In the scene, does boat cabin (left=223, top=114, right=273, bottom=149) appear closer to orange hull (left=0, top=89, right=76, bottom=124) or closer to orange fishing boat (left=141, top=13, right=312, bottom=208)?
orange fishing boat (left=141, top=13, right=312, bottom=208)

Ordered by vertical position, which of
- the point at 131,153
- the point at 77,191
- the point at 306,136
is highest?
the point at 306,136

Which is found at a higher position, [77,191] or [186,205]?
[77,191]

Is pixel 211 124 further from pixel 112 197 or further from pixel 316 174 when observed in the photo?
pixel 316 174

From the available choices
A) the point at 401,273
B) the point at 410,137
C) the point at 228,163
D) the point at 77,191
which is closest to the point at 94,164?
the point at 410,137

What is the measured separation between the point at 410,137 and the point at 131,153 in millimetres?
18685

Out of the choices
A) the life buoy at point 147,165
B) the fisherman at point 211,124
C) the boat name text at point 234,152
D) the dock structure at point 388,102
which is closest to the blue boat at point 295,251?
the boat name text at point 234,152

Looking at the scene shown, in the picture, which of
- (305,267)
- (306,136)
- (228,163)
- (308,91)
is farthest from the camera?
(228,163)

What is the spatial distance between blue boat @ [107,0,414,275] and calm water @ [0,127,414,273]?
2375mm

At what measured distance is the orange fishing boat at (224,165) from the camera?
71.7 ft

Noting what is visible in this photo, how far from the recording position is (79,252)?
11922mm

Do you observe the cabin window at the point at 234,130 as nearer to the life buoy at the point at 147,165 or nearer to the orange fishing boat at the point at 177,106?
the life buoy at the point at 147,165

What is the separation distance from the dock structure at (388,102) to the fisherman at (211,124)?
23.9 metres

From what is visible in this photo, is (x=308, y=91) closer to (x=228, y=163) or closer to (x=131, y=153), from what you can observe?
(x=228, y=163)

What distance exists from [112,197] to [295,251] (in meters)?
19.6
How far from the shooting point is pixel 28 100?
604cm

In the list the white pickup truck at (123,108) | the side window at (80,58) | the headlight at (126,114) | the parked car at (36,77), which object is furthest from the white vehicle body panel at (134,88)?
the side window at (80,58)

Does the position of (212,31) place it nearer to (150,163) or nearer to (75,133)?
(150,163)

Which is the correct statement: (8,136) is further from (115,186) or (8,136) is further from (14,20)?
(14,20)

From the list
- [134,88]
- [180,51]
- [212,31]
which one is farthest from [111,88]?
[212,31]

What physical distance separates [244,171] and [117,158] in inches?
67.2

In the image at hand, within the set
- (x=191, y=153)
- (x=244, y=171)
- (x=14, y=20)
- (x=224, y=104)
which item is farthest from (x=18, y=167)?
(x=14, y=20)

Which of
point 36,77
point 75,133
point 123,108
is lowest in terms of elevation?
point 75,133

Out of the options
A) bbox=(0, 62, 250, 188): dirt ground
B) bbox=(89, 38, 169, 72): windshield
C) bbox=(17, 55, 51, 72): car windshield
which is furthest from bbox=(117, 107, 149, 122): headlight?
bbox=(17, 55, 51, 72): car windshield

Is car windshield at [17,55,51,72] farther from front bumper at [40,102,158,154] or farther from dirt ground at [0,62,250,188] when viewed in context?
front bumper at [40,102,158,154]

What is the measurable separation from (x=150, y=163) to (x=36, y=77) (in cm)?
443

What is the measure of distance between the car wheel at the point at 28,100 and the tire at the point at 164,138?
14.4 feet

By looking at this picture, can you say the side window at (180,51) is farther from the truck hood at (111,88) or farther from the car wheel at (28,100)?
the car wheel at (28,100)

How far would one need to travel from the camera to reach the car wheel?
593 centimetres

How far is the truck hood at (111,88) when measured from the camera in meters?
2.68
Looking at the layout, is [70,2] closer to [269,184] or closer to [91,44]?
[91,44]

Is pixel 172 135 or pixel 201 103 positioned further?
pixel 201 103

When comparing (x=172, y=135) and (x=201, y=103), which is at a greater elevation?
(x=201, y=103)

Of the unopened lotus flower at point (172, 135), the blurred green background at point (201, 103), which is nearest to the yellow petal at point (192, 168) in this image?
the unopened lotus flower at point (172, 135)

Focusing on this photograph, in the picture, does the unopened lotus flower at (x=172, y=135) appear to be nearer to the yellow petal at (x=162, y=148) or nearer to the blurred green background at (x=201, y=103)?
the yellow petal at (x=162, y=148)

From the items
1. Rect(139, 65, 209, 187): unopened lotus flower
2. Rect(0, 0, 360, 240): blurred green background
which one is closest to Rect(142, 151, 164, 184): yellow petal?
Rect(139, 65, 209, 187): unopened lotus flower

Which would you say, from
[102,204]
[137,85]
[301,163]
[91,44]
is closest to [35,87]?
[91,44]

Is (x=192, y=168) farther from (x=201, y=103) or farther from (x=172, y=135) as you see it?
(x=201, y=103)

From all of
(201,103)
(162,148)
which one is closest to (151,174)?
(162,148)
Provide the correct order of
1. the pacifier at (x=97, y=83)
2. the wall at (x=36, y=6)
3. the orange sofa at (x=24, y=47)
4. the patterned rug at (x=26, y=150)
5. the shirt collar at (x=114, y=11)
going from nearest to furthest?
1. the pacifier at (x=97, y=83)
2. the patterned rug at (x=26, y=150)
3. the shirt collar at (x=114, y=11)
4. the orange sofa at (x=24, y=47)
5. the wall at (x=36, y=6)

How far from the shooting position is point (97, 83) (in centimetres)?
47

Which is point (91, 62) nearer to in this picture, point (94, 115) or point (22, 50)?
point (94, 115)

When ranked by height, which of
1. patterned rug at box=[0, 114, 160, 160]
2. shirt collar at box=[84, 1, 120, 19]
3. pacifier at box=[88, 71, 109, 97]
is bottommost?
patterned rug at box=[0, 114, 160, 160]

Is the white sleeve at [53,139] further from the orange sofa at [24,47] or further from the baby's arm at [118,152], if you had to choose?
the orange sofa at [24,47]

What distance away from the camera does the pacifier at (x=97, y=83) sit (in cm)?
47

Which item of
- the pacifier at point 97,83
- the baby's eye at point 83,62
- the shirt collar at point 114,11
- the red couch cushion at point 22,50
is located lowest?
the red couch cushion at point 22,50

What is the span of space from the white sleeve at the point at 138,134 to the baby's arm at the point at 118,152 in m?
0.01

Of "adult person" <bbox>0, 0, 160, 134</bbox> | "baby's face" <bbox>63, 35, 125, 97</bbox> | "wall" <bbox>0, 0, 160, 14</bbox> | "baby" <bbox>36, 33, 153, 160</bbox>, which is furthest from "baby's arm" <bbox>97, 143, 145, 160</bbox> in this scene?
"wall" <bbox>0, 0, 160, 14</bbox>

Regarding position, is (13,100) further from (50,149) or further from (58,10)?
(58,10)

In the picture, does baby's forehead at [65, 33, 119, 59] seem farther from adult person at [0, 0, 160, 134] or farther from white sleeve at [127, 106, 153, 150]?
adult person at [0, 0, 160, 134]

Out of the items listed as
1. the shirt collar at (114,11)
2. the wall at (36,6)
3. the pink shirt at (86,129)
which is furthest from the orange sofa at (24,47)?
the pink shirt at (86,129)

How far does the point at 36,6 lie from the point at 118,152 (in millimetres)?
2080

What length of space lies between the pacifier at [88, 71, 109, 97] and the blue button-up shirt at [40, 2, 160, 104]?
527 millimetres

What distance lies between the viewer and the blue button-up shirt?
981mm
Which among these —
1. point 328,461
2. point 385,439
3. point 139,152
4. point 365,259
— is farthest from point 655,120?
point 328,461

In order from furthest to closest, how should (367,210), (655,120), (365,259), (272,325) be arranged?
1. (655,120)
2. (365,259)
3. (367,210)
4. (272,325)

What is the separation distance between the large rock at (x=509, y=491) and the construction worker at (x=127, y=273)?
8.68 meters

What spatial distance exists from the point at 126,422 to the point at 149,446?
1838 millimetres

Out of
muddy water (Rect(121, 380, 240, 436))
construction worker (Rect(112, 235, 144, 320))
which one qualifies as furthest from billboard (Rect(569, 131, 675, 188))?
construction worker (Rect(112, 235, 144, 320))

□ □ □ □

__TO DO__.
Arrange the rows as a numbered list, starting with the line that contains "How far does" and ending with the line that contains "527 millimetres", both included. Leave out any blank lines.

__EXERCISE SOLUTION__.
1. How far does the point at 36,6 lie from the point at 118,152 (in millimetres)?
2. 2080
3. What length of space lies between the pacifier at [88, 71, 109, 97] and the blue button-up shirt at [40, 2, 160, 104]?
4. 527 millimetres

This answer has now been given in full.